Supplied information:
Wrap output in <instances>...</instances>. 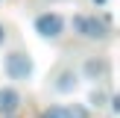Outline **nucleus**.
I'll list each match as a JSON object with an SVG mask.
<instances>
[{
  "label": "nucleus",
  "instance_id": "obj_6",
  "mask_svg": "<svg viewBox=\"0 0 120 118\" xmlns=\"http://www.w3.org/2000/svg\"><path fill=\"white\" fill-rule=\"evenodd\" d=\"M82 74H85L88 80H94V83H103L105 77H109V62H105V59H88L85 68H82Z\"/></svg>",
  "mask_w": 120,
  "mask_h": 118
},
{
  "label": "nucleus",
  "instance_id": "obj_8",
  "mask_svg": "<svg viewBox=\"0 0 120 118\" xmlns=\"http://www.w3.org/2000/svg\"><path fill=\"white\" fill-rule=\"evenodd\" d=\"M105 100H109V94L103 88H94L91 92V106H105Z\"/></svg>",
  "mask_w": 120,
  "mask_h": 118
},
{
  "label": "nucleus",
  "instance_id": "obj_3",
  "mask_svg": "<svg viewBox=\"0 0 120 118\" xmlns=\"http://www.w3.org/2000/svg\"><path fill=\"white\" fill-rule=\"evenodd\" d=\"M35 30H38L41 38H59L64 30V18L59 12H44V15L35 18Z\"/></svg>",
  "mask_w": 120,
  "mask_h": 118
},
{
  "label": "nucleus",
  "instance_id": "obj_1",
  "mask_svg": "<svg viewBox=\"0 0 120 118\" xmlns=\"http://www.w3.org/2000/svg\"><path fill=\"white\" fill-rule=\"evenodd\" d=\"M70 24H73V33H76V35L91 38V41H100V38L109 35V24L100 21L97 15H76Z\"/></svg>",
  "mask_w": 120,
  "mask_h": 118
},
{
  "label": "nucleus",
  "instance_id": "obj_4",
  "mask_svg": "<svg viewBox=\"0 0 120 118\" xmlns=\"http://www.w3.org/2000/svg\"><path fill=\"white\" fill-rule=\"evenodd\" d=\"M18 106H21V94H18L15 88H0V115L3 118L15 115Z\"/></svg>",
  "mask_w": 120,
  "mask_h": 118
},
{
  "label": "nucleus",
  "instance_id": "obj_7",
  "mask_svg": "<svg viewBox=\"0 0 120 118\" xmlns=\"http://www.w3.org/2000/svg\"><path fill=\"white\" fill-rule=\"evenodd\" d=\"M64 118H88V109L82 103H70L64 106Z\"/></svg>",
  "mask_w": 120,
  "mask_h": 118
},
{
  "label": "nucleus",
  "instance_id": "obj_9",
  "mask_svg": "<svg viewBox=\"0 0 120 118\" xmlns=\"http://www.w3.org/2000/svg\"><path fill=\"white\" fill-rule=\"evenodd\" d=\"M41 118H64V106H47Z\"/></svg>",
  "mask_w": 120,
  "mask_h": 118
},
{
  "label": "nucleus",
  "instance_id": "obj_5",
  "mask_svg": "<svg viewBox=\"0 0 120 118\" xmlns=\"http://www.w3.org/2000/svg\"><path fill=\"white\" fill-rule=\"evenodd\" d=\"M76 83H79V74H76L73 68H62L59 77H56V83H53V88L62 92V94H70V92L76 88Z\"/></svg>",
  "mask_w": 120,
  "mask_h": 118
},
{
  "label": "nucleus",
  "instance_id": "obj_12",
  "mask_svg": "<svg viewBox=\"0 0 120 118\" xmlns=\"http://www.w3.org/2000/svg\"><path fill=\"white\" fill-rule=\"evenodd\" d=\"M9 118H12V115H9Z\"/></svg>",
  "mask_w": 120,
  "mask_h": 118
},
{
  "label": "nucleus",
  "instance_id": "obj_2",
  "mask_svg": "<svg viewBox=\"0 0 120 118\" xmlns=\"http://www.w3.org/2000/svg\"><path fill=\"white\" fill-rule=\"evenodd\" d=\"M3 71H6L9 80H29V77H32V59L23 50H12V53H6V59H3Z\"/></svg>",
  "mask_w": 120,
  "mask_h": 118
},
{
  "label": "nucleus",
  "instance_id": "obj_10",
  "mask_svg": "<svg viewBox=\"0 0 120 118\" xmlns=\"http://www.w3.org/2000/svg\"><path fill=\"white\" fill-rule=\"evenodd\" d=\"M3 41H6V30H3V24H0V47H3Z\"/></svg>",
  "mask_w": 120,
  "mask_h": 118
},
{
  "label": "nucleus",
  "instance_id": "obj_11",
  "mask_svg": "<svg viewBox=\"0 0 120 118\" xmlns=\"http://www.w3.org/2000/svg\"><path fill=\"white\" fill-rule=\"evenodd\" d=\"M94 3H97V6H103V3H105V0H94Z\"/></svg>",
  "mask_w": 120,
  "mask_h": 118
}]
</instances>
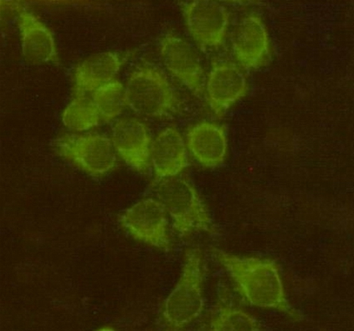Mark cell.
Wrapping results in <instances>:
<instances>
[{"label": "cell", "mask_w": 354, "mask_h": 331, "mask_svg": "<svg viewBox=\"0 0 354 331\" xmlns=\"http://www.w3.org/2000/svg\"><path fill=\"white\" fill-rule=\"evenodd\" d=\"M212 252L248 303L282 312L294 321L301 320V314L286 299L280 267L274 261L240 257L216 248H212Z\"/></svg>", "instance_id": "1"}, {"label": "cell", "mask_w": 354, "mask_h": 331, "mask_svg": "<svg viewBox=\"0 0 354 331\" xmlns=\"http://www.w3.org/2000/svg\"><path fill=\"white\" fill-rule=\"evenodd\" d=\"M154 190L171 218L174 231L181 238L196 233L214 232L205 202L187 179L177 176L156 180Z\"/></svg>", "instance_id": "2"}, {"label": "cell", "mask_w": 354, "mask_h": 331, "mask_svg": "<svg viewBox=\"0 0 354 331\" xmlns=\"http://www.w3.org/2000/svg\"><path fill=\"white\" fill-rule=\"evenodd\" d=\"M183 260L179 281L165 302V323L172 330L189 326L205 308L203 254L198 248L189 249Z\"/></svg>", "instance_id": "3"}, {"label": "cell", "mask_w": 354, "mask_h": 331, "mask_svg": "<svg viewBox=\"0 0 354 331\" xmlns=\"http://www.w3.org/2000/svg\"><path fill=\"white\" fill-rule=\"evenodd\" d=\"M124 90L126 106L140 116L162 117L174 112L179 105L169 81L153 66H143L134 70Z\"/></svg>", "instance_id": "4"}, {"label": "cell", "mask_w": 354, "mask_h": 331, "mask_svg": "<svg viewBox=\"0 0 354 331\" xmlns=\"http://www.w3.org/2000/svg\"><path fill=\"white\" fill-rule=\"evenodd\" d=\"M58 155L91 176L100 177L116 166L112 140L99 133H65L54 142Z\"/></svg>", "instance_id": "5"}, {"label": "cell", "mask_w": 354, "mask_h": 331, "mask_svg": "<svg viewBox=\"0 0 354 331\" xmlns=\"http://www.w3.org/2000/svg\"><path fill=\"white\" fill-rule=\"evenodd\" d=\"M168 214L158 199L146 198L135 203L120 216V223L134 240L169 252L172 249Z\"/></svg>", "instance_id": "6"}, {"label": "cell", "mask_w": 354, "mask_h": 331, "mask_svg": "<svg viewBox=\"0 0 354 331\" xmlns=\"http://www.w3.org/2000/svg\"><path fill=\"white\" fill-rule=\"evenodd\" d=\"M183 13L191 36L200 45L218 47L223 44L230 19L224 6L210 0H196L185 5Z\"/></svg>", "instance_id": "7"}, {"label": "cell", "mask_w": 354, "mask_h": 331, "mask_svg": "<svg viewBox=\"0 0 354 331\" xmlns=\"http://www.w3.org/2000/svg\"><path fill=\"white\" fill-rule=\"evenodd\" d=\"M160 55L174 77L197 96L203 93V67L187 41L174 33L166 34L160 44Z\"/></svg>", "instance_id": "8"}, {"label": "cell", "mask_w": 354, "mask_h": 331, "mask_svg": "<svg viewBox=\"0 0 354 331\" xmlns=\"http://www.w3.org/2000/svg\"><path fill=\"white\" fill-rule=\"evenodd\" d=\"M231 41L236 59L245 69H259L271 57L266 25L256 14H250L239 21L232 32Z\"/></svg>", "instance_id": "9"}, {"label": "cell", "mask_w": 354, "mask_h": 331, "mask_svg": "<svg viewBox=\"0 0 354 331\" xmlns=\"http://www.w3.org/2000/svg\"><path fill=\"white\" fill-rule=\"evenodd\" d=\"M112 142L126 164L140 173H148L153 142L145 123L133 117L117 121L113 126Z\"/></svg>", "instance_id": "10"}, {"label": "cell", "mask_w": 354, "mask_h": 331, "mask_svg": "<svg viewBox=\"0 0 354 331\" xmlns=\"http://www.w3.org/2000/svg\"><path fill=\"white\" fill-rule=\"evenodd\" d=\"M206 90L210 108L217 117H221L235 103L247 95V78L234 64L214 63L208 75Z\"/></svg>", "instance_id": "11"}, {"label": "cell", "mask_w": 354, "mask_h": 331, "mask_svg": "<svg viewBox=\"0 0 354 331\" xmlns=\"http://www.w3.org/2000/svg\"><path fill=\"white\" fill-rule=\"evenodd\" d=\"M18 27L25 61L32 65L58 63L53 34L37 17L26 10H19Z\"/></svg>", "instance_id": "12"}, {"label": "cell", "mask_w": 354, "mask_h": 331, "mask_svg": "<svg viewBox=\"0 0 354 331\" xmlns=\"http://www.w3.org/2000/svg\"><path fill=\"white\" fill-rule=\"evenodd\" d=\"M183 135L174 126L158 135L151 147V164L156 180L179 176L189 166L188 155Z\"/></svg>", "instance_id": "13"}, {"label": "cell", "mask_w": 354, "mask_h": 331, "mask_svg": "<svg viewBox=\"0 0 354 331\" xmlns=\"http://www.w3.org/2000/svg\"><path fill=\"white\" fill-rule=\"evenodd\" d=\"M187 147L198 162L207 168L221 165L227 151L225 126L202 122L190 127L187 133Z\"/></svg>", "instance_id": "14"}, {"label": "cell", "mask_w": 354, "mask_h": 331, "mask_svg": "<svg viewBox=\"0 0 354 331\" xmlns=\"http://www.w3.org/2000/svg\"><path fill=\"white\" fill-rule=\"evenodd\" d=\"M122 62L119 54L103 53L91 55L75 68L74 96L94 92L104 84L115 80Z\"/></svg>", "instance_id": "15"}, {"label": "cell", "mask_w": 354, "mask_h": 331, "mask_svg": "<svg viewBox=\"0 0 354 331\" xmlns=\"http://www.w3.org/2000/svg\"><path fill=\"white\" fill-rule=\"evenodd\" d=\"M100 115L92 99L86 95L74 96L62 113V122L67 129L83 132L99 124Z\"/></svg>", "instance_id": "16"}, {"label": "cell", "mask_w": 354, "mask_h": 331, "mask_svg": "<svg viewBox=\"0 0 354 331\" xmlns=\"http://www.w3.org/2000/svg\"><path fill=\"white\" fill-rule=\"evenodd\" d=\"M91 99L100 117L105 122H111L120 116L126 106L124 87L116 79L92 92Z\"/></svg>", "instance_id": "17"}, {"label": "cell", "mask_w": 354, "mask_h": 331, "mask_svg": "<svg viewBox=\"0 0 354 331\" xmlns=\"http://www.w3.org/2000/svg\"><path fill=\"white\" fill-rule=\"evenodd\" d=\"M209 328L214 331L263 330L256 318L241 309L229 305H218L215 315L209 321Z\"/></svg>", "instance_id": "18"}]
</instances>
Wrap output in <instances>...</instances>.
...
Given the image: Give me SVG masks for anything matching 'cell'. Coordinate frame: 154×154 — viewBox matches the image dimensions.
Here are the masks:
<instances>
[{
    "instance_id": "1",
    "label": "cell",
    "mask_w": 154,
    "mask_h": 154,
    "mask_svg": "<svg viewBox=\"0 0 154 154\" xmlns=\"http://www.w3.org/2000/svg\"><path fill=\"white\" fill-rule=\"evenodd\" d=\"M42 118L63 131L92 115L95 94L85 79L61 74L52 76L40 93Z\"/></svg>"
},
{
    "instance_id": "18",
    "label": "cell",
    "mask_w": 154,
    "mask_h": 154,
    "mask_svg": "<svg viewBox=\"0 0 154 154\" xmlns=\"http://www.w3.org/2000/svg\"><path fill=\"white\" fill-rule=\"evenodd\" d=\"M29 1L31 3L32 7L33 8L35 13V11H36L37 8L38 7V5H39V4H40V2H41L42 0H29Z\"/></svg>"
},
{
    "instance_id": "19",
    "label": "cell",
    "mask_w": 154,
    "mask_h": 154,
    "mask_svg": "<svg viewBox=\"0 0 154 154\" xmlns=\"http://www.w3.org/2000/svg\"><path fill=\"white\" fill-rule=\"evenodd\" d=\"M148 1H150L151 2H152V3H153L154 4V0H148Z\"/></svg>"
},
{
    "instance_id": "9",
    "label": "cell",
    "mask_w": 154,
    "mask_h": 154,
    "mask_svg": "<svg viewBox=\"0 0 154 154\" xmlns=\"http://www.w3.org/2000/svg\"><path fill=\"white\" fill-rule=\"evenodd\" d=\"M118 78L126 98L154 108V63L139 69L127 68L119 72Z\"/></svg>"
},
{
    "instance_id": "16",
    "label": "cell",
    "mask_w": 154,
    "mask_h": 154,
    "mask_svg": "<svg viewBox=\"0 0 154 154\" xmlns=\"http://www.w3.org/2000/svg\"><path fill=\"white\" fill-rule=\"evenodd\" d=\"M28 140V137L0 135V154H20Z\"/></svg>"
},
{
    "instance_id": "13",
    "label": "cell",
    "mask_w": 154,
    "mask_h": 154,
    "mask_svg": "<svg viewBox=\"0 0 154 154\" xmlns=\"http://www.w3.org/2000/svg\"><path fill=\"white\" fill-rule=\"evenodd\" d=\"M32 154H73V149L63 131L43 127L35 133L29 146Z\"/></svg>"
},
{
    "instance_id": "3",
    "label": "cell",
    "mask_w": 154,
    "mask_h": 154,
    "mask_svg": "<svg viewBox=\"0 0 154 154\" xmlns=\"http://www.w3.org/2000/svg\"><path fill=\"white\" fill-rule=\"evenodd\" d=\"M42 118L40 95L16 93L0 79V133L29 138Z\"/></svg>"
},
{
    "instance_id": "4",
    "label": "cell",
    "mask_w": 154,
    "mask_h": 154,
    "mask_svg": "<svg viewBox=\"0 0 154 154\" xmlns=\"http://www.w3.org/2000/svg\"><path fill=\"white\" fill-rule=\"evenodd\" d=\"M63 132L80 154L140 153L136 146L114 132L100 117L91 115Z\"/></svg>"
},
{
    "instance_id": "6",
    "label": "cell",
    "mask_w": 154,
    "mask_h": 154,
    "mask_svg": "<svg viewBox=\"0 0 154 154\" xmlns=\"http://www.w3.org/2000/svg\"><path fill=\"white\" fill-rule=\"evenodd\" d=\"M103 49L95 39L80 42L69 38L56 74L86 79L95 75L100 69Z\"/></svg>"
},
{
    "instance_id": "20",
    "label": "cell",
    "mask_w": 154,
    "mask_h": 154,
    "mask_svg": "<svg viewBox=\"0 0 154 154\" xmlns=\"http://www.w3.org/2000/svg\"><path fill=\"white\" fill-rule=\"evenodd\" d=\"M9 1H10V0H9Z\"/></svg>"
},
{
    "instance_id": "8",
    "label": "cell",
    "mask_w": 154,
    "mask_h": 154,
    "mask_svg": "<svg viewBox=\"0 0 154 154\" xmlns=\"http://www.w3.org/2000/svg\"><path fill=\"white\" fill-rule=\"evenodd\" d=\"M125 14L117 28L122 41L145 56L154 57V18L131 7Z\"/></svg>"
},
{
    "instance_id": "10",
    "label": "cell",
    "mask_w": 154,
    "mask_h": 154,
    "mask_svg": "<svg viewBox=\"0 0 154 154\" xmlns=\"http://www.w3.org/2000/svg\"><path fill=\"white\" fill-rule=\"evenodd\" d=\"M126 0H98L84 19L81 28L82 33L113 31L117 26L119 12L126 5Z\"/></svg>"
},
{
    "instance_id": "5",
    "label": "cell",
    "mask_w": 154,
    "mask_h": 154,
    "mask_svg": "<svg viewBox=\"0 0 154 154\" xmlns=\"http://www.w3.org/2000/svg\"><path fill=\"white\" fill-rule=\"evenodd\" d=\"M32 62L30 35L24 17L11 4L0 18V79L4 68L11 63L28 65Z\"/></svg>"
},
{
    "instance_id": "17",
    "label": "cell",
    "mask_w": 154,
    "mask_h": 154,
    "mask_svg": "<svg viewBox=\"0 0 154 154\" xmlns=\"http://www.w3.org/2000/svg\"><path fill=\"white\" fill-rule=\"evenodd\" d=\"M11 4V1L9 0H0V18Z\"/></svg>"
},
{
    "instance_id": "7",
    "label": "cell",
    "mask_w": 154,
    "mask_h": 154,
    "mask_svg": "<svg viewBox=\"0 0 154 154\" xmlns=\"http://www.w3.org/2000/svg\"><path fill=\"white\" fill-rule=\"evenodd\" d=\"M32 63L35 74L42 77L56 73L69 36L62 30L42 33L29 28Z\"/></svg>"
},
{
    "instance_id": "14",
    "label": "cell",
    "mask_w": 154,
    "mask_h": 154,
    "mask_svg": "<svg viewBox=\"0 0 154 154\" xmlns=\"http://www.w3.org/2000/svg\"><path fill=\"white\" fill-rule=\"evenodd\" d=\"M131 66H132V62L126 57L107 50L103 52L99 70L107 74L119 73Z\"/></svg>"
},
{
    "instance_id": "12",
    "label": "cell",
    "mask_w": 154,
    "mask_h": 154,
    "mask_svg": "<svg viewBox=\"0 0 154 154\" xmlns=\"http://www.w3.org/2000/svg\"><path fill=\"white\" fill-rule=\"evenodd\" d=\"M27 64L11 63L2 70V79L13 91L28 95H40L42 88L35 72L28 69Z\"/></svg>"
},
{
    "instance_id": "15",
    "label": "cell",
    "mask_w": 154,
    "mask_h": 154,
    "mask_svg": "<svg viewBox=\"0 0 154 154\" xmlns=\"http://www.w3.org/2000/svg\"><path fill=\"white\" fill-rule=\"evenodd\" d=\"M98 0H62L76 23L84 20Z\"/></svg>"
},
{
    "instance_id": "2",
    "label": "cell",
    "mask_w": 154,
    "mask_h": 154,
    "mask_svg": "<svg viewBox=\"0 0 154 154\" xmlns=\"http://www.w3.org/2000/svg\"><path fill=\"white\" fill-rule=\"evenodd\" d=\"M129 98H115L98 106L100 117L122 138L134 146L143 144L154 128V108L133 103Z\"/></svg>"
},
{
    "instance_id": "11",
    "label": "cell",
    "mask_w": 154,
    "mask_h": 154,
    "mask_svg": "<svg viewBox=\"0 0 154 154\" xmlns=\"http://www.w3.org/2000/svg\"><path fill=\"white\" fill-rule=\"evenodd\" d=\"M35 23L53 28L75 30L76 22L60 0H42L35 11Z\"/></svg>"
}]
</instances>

What this task involves: Which of the lines above contain the string "masks"? Pull out each of those lines and copy it in full.

Complete output:
Given the image: Give me SVG masks for anything matching 'cell'. Coordinate frame: 154×154 — viewBox matches the image dimensions.
Here are the masks:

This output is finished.